基于评分标准的奖励塑形为通过强化学习(RL)微调大语言模型(LLMs)提供了可解释且可编辑的奖励信号,但现有的自适应评分标准方法通常从局部证据(如当前批次或实例级比较)更新标准。这种局部视角丢弃了训练过程中产生的诊断信息,使得难以跟踪重复失败、评估之前的评分标准编辑或在早期标准饱和后提高标准。我们引入了AMARIS,一种记忆增强的评分标准改进系统,它将评分标准更新建立在纵向训练证据之上。AMARIS将轨迹分析、步骤级摘要和评分标准更新记录存储在持久化评估记忆中,然后检索最近和语义相关的历史来修订评分标准。我们在全局和实例特定评分标准设置下,在科学、医学、指令遵循和创意写作任务上评估了AMARIS。AMARIS在静态、局部自适应和无记忆基线上有所改进,例如在GPQA-Diamond上比最强基线高出+2.8分,在IFBench上高出+2.2分,同时分析表明记忆减少了振荡性的评分标准编辑,并支持从早期错误纠正到后期课程推进的进展。AMARIS与正常RL循环异步运行,相对于同步评分标准更新减少了阻塞延迟。

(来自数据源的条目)
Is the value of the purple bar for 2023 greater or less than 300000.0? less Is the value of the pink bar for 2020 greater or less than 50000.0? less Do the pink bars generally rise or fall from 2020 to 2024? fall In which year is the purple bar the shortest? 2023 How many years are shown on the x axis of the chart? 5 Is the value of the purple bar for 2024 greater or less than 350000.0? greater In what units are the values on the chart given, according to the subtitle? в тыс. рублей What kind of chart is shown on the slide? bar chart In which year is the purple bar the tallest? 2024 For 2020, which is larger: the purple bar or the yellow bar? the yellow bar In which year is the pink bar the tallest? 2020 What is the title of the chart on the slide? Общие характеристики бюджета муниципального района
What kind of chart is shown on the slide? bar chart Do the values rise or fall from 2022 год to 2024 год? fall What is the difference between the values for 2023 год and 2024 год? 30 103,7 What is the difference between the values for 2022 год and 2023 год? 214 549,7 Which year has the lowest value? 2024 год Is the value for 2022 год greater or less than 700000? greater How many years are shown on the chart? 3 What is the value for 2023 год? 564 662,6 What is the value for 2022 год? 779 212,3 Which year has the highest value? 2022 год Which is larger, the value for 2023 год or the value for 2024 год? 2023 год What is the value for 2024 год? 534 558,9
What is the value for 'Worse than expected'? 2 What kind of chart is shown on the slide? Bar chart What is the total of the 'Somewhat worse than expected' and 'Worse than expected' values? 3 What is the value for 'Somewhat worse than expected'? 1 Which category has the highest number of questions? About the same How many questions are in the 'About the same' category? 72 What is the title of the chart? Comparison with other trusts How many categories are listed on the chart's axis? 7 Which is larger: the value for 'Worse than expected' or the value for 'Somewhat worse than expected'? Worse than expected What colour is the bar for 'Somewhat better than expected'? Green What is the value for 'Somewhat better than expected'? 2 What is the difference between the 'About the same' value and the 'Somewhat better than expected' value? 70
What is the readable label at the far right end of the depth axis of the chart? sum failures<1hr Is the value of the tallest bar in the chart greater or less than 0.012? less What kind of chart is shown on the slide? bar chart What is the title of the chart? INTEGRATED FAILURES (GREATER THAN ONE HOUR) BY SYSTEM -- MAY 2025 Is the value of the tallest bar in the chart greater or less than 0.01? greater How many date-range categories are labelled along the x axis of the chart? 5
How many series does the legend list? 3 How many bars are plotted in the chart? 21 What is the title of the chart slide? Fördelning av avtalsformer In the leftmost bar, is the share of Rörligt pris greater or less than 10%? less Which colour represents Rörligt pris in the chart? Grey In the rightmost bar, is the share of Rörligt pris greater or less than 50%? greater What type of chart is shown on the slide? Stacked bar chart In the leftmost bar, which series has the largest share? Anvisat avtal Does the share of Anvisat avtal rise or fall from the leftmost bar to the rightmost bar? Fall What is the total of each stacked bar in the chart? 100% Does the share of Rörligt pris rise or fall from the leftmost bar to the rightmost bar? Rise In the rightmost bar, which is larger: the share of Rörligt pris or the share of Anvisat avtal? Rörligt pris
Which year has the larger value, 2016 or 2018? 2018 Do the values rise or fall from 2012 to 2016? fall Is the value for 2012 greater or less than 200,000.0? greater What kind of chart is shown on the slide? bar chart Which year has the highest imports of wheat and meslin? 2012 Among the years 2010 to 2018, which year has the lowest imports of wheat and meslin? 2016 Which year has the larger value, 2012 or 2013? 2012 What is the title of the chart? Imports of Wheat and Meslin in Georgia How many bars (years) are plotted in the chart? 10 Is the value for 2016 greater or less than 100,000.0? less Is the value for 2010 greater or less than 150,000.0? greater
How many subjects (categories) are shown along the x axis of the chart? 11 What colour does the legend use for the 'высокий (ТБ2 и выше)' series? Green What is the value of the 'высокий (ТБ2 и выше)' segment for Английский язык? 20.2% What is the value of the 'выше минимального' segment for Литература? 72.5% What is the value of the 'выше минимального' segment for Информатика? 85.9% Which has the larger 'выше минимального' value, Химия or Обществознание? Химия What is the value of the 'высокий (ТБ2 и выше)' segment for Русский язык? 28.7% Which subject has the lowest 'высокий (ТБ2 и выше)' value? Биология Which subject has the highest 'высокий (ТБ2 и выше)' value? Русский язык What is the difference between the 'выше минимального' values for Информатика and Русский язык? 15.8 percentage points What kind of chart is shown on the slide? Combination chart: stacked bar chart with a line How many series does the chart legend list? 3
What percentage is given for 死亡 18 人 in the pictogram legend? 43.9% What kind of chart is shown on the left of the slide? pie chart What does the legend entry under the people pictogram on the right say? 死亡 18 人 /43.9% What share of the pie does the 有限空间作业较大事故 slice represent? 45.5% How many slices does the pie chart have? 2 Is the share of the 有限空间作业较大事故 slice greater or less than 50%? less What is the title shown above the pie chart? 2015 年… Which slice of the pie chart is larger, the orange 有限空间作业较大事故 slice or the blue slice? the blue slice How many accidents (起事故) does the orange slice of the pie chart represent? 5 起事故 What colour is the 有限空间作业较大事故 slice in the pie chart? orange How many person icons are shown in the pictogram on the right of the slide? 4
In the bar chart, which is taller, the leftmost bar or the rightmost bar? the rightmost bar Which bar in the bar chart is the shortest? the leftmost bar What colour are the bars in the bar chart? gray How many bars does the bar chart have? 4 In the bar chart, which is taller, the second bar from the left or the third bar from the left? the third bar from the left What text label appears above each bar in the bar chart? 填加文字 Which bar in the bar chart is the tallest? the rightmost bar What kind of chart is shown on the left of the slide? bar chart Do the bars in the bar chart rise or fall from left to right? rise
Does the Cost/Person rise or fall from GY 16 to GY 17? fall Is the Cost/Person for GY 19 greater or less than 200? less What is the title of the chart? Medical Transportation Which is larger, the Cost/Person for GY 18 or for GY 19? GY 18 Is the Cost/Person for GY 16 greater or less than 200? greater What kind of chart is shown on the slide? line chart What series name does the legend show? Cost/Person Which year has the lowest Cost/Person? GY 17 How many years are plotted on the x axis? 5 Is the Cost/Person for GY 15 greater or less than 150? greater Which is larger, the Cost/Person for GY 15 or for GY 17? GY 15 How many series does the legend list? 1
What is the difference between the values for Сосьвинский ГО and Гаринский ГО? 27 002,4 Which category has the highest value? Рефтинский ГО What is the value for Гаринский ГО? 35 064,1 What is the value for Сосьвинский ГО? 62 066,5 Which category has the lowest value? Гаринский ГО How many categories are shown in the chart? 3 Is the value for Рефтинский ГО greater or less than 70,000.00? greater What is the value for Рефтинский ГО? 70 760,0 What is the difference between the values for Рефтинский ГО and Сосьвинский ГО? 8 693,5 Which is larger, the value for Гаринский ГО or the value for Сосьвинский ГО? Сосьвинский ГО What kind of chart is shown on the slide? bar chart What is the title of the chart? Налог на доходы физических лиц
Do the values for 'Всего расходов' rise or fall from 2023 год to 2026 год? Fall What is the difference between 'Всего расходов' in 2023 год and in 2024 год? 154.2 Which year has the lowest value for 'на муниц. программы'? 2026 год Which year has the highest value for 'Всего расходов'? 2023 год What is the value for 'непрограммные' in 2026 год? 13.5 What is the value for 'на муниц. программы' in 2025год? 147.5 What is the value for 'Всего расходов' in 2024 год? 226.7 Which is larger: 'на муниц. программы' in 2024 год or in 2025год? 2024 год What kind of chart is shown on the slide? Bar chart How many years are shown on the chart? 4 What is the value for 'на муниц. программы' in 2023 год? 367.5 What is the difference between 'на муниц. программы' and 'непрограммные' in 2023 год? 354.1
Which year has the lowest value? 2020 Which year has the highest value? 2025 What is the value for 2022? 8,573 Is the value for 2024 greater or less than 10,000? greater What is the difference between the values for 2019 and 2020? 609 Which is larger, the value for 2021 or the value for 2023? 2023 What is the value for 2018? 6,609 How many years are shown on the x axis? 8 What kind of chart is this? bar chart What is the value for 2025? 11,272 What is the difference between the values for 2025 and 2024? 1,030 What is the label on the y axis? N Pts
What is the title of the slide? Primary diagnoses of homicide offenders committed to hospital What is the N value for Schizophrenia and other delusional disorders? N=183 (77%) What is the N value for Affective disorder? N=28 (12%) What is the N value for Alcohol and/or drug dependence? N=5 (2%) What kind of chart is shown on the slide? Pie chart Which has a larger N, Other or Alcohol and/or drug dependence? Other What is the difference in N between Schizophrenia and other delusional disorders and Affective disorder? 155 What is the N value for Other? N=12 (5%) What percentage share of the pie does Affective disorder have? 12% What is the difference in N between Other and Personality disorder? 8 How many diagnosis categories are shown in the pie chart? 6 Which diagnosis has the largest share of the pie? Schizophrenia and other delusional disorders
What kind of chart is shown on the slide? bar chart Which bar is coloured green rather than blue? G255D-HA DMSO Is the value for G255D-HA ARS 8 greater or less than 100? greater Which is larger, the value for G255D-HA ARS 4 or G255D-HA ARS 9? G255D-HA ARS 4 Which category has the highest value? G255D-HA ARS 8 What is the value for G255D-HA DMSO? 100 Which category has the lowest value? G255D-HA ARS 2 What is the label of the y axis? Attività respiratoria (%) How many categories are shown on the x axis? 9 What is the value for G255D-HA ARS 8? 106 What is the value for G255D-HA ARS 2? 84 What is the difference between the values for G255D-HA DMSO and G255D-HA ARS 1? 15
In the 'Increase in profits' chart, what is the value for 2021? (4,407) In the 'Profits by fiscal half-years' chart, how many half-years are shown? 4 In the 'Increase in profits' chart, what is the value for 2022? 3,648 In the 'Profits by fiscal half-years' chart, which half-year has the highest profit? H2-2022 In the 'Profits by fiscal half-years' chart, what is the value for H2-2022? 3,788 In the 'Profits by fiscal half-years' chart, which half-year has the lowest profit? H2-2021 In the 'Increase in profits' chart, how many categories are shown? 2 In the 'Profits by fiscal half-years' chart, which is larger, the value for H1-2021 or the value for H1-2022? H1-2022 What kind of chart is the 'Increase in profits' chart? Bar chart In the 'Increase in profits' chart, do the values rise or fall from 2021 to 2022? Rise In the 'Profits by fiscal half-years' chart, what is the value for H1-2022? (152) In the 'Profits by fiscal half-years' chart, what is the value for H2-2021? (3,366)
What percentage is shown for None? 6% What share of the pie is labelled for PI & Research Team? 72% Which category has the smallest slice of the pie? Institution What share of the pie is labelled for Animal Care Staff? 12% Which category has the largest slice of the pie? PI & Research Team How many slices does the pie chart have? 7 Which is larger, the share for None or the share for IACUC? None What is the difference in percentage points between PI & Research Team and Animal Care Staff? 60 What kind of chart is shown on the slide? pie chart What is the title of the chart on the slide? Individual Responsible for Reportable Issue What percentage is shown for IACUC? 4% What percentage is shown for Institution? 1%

• **任务要求**
请把阅读摘录中的"AMARIS与正常RL循环异步运行,相对于同步评分标准更新减少了阻塞延迟。"这句话译成英语。 这些材料与阅读摘录彼此独立。

• **参考答案**
AMARIS runs asynchronously with the normal RL loop, reducing blocking latency relative to synchronous rubric updates.